Key Responsibilities
- Create cutting-edge machine learning models utilizing Laminar's proprietary spectral sensors and software platform to drive new standards in fluid-based industrial processes.
- Design and execute experiments to assess model generalizability, accuracy, and robustness against process variability.
- Develop data preprocessing and feature extraction pipelines to interpret diverse, multi-modal sensor data from real-world operations.
- Maintain model reliability through monitoring and correcting for model drift, sensor drift, and process anomalies.
- Collaborate with ML Scientists and software engineers to build effective machine learning infrastructure and tooling.
- Engage in diverse modeling tasks including chemometrics, hybrid modeling, self-supervised learning, distribution modeling, drift/anomaly detection, similarity analyses, and continuous calibration.
Candidate Profile
Required Qualifications:
- Proficiency in at least one Python-based ML framework such as PyTorch, JAX, or TensorFlow.

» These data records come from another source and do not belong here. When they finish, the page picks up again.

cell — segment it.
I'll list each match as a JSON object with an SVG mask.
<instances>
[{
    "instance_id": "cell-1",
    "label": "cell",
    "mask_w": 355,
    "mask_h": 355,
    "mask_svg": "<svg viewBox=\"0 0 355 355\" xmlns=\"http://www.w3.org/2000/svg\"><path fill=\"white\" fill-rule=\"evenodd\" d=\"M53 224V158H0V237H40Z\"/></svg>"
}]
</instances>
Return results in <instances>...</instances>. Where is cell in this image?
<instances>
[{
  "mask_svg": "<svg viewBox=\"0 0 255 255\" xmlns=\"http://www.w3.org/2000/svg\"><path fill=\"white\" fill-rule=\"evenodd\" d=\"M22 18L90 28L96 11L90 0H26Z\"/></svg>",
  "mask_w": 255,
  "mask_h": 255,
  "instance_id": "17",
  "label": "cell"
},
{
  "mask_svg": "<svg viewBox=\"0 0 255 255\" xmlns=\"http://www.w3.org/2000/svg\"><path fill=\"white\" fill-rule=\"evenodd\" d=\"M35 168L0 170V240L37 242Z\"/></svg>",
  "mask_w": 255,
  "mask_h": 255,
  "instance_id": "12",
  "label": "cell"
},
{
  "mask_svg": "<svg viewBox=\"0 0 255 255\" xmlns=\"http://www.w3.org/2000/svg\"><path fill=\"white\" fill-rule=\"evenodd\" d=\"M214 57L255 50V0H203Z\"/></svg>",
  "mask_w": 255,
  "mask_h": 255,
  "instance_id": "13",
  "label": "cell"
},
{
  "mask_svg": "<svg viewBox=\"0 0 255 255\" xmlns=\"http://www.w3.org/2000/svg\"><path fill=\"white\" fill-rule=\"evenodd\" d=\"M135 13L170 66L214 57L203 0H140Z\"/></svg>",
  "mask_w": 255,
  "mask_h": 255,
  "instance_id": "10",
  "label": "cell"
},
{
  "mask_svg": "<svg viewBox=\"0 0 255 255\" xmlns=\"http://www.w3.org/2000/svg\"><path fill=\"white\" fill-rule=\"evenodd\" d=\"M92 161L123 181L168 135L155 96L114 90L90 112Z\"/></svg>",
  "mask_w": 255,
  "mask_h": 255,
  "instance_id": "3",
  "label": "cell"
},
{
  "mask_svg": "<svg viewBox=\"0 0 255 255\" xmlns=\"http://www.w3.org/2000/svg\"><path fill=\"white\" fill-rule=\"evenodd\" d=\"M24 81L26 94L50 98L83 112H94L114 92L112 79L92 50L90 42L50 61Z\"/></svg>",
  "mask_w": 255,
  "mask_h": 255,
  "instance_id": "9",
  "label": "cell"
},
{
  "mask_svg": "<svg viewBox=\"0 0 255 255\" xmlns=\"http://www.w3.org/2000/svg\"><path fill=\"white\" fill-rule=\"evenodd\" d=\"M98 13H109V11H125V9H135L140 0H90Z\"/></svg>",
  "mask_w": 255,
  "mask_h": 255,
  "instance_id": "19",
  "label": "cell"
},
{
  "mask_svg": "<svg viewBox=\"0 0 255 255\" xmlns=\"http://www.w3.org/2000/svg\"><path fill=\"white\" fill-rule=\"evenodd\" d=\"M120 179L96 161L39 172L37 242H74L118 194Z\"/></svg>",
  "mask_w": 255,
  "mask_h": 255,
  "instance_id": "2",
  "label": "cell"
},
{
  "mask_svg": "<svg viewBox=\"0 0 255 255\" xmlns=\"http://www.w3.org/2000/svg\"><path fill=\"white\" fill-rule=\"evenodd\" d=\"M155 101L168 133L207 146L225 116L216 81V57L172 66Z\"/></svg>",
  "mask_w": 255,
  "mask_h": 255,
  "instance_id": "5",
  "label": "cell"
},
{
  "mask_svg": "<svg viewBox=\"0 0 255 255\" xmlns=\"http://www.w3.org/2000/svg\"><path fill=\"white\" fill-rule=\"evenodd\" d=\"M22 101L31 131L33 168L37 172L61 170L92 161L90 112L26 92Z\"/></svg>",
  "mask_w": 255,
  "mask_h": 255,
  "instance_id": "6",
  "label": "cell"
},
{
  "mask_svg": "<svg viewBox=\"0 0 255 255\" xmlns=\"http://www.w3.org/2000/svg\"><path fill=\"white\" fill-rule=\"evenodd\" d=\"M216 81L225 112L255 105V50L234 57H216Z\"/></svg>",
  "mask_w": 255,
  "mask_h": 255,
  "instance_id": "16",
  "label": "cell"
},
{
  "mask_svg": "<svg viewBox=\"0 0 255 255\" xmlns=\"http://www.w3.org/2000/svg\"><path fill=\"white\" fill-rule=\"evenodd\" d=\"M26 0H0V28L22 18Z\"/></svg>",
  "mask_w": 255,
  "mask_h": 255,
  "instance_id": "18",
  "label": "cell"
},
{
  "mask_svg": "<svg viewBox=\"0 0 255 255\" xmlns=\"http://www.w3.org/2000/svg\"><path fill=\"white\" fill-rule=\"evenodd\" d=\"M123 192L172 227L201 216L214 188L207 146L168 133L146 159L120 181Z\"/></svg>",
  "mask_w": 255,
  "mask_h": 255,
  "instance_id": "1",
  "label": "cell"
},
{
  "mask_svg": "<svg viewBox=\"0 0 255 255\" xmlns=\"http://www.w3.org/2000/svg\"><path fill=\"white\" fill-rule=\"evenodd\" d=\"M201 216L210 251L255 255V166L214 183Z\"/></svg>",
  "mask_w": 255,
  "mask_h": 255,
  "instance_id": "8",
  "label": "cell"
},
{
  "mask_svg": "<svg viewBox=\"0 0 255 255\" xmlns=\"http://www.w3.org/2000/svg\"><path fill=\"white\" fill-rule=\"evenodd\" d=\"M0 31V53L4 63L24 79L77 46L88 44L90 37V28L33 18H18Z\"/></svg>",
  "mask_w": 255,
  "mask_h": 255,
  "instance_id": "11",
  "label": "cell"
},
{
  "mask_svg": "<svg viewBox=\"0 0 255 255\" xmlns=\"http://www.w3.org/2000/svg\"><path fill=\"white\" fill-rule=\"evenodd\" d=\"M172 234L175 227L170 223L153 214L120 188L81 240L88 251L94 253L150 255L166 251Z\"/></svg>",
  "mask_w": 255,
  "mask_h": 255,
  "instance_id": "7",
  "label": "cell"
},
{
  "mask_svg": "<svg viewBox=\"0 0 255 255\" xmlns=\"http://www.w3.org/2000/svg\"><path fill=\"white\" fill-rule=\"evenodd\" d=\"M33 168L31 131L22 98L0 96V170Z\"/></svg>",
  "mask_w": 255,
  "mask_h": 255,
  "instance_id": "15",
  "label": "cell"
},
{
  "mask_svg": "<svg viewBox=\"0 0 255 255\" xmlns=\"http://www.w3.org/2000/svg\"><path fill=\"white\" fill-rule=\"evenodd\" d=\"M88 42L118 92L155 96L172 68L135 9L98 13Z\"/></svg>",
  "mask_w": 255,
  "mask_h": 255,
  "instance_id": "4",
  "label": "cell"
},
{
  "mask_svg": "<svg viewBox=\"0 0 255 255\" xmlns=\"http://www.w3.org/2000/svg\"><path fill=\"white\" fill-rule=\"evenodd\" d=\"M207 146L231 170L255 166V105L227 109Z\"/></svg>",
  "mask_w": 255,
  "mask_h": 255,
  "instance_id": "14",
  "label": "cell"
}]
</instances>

- Strong knowledge of Python numerical and data libraries including NumPy, Polars, Pandas, and scikit-learn.
- Ability to produce clean, maintainable, and well-tested code while meeting project deadlines.
- Self-motivated with capability to execute technical objectives independently and deliver results.
- Detail-oriented with a natural curiosity towards data analysis and a proactive approach to testing hypotheses and refining models.
Preferred Experience:
- Background in chemical engineering, process engineering, or manufacturing domains.
- Familiarity with cloud platforms such as AWS or GCP and experience with Databricks.
- Experience working with spectral data, time-series models, or sensor-based machine learning.
- Knowledge of Bayesian modeling and probabilistic inference techniques.
- Exposure to building real-world products incorporating machine learning and user-focused design principles.
Benefits and Culture
- Opportunity to significantly impact both product development and company culture.
- Comprehensive benefits including medical, dental, vision, life insurance, disability coverage, transportation benefit, and wellness programs.
- 401(k) with employer match and equity participation in a rapidly growing startup.
- Competitive salary and potential bonus incentives.
- Dynamic, inclusive, and empowering work environment encouraging creativity and excellence.
- Access to Greentown Labs’ extensive cleantech community network.
- Pathways for professional growth and development.
Additional Information
Laminar prioritizes diversity and inclusion, encouraging applications from women and nonbinary individuals, and fosters a supportive environment for extraordinary growth and innovation. The recruitment process includes multiple interview stages with opportunities for skills assessments and final interviews with company founders. The company uses AI-enhanced tools to assist with the hiring process but maintains human-led final decisions. Laminar offers an impressive benefits package for its stage and commits to covering 100% of individual premiums for HMO medical plans, vision, and dental. Other perks include flexible paid time off, holidays, transportation and health & wellness stipends, and membership at Greentown Labs. Background checks and references are part of the final hiring steps.